I run my fingers gently over my arm from wrist to crook. New hairs have sprouted where the arm was shaved, and their short sharpness creates electricity on the pads of my fingertips. The skin is raised slightly where the needles have done their beautiful damage, and a new layer of skin reclaims the surface and drinks in the cool, black ink.
I close my eyes.
A North African thunderstorm lumbers and languors overhead, the clouds heavy and pregnant and generous. Below, the earth is greening. She breathes in the moist air, exhaling fire into the blooms of the poppies that shine slick and bob gently on the hills outside of town.
I hear it now—the rain—tapping incessantly on the wet stone outside. A rooster crows from a neighbors roof. Flatware clinks as it is sorted into drawers in the third-floor kitchen. A woman’s voice calls down through the atrium in Arabic— soft and insistent and swirling with colonial influence.
I open my eyes. Here, just on the other side the patterned window glass that separates my small room from the common area, another voice calls up in response.
The sweet gears of the guesthouse continue to turn.
I breathe in… olive oil, mint, and freshly-baked bread. I breathe out… cinnamon, coffee, cream, and honey.
My leather journal shifts beneath my hands. Ah, yes, I was writing. What was I saying?
There is a membrane between myself and everything else. On the far side of this translucent film, another tempest is raging, marked by attachment, pain, rage, loss, and confusion. I rest here, in the eye of the storm.

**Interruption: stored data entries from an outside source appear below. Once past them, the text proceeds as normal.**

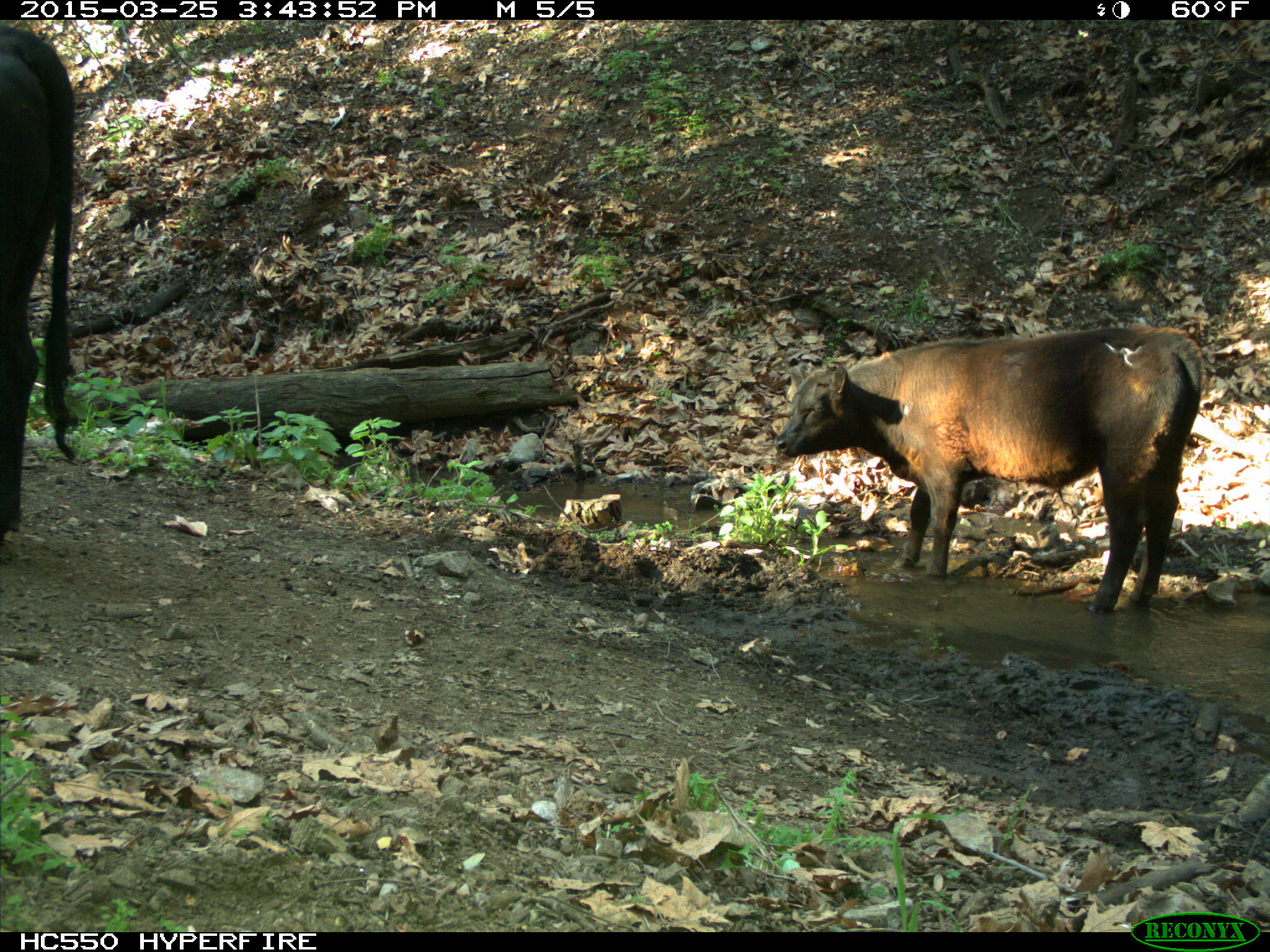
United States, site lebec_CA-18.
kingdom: Animalia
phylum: Chordata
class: Mammalia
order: Artiodactyla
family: Bovidae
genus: Bos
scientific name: Bos taurus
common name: domestic cow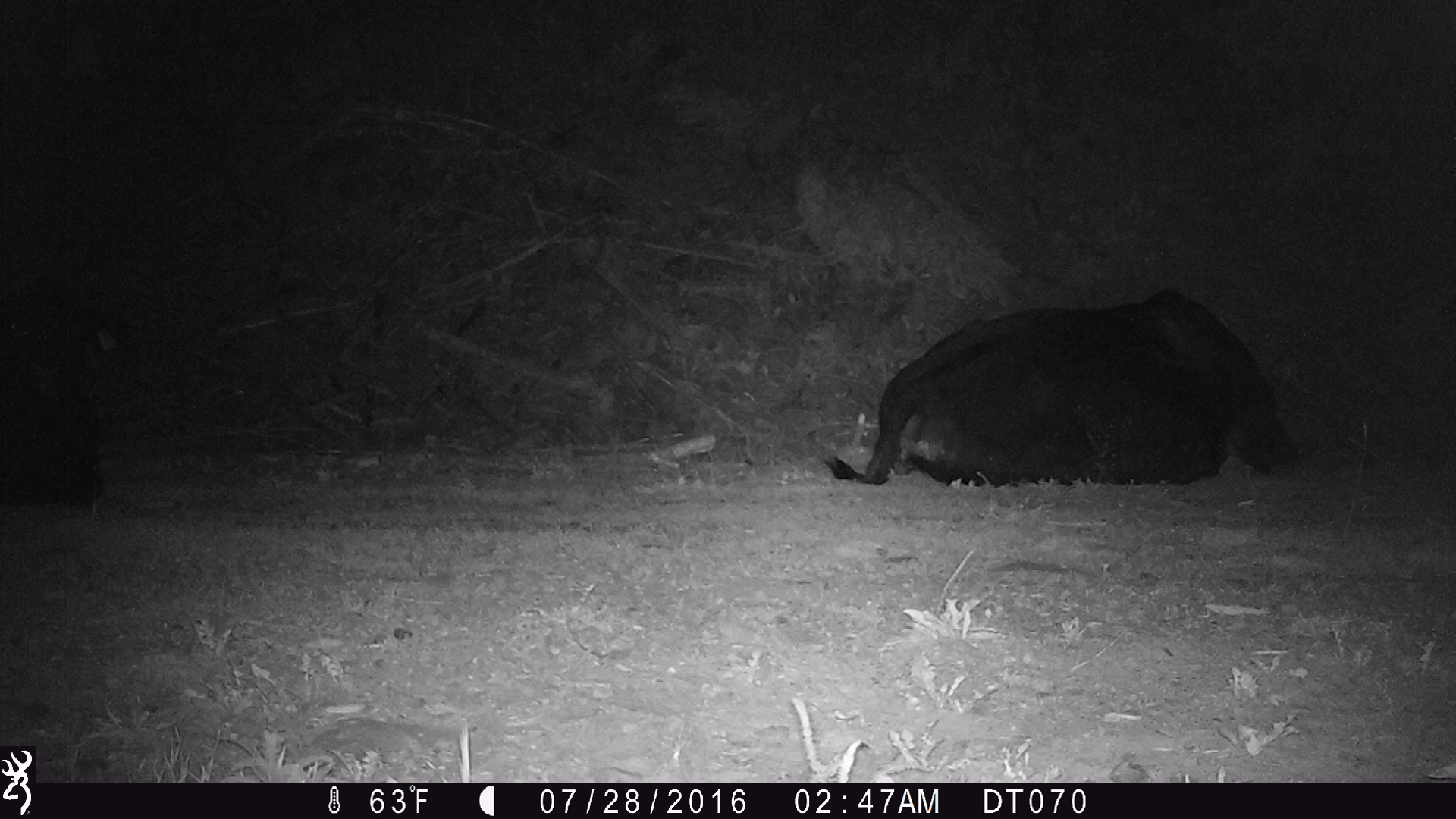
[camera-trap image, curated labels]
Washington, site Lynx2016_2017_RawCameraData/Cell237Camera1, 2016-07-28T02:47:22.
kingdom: Animalia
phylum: Chordata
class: Mammalia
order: Artiodactyla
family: Bovidae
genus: Bos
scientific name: Bos taurus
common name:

I am utterly lost in the beauty of this moment, sublime and eternal. My pen pours ink smoothly onto the page as it rushes to keep up with my thoughts, my hand brushing over the suede cover as I make this commitment to the paper.
The near-darkness in which I lay is broken only by the faint orange glow, cast by the small warm bulb, hanging from the long metal chain, bolted to the massive stone ceiling, shielding me from the warm Moroccan rain, falling from the sooty African cloud that hangs low in the morning sky.
The shouting and haggling of the shop-keepers has disappeared. Do they sip strong coffee in the dark corners of the souks? The braying of the donkeys has ceased. Do they stand in the rain, munching hay with complete indifference to the weather? The song and laughter of a hundred schoolchildren has fallen still. Do they wait—quiet and hopeful—gazing through water-streaked windows and praying for an end to the storm so that they might resume that game of football in the narrow stone passages that race up and down between their homes?
Colors move beyond the opaque window beside my bed, betraying the Moroccan woman who cleans the common area beyond. While her form is obscured, the colors she is wearing dance and change shapes with the patterns of the glass. I can hear the ropey mop as it swishes across the patterned stone tile at her feet.
I sit here, propped in my bed, resting satisfied in my membrane of the now, witnessing the overwhelming beauty of a world that lays largely beyond the heavy wooden door of my small room, but reveals itself fully at my small hand on this small page.
I am on the inside, at last. In this moment, I am fully within myself. I’ve spent more than a half century searching, trying to tear my way through this membrane, seeing it as the thing that has kept us separate when it is quite the opposite; the very thing that has bound you to me, and me to you— the container of our shared light.
I place my pen in the spine of my journal and wrap it tight with the soft leather band. It rests on my lap as, again, I run my fingers across my slowly healing arm and listen to the storm outside.